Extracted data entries
⁂
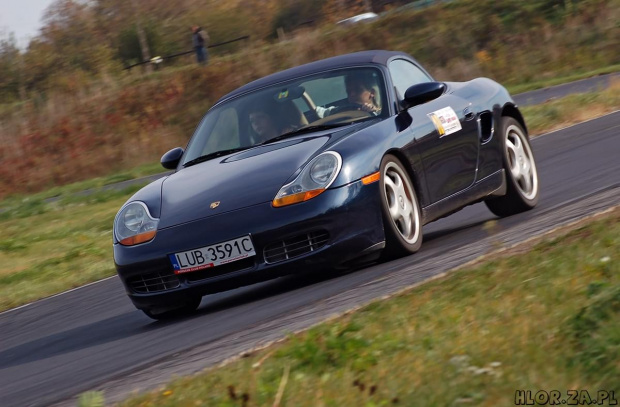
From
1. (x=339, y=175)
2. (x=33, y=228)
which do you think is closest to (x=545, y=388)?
(x=339, y=175)

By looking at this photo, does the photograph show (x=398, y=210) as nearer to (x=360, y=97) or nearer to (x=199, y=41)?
(x=360, y=97)

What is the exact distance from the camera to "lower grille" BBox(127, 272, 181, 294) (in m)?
6.88

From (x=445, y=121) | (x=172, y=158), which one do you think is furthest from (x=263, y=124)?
(x=445, y=121)

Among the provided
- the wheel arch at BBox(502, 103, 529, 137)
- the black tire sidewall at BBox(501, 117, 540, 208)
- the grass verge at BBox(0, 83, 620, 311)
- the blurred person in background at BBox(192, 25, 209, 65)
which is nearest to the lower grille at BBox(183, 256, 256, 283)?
the black tire sidewall at BBox(501, 117, 540, 208)

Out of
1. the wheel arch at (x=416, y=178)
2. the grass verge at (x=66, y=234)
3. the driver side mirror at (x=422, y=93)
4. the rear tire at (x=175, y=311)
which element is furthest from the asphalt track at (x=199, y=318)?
the driver side mirror at (x=422, y=93)

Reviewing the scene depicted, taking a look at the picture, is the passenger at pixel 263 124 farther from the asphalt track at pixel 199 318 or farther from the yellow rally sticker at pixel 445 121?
the yellow rally sticker at pixel 445 121

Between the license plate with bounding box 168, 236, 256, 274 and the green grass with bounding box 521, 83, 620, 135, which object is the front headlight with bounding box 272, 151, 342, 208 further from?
the green grass with bounding box 521, 83, 620, 135

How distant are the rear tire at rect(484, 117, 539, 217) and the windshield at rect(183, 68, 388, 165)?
1.50 metres

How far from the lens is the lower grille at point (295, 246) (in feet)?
21.9

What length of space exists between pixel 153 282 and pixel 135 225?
38 centimetres

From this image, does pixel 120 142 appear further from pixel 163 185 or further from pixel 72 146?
pixel 163 185

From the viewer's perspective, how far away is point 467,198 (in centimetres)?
820

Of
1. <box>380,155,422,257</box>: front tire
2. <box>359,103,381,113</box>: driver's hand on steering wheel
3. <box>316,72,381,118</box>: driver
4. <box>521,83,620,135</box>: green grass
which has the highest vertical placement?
<box>316,72,381,118</box>: driver

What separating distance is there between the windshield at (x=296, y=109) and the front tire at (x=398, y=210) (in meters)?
⁂
■ The request ■
Reproduce all of the material above word for word, omitting the pictures.

■ Response below ■
From
1. (x=339, y=175)
2. (x=33, y=228)
which do you think is closest to (x=545, y=388)?
(x=339, y=175)

By looking at this photo, does the photograph show (x=398, y=210) as nearer to (x=360, y=97) or nearer to (x=199, y=41)?
(x=360, y=97)

What is the exact distance from the camera to "lower grille" BBox(127, 272, 181, 294) (in m)?
6.88

From (x=445, y=121) | (x=172, y=158), which one do you think is furthest from (x=263, y=124)?
(x=445, y=121)

Among the provided
- the wheel arch at BBox(502, 103, 529, 137)
- the black tire sidewall at BBox(501, 117, 540, 208)
- the grass verge at BBox(0, 83, 620, 311)
- the blurred person in background at BBox(192, 25, 209, 65)
which is nearest to the lower grille at BBox(183, 256, 256, 283)?
the black tire sidewall at BBox(501, 117, 540, 208)

Out of
1. the wheel arch at (x=416, y=178)
2. the grass verge at (x=66, y=234)
3. the driver side mirror at (x=422, y=93)
4. the rear tire at (x=175, y=311)
which element is furthest from the asphalt track at (x=199, y=318)?
the driver side mirror at (x=422, y=93)

Reviewing the scene depicted, taking a look at the picture, is the passenger at pixel 263 124 farther from the asphalt track at pixel 199 318 or farther from the yellow rally sticker at pixel 445 121?
the yellow rally sticker at pixel 445 121

Between the license plate with bounding box 168, 236, 256, 274 and the green grass with bounding box 521, 83, 620, 135, which object is the front headlight with bounding box 272, 151, 342, 208 further from?
the green grass with bounding box 521, 83, 620, 135

How distant are the rear tire at rect(484, 117, 539, 217) and the windshield at rect(183, 68, 388, 165)?
1.50 metres

How far from the lens is the lower grille at point (295, 246) (in feet)?
21.9

What length of space exists between pixel 153 282 and pixel 135 225?
38 centimetres

From this image, does pixel 120 142 appear further from pixel 163 185 or further from pixel 72 146?
pixel 163 185

From the viewer's perspective, how far away is point 467,198 (in centimetres)?
820

Of
1. <box>380,155,422,257</box>: front tire
2. <box>359,103,381,113</box>: driver's hand on steering wheel
3. <box>316,72,381,118</box>: driver
4. <box>521,83,620,135</box>: green grass
which has the highest vertical placement?
<box>316,72,381,118</box>: driver

What separating distance is there between the windshield at (x=296, y=109) and the front tire at (x=398, y=210) (in meters)?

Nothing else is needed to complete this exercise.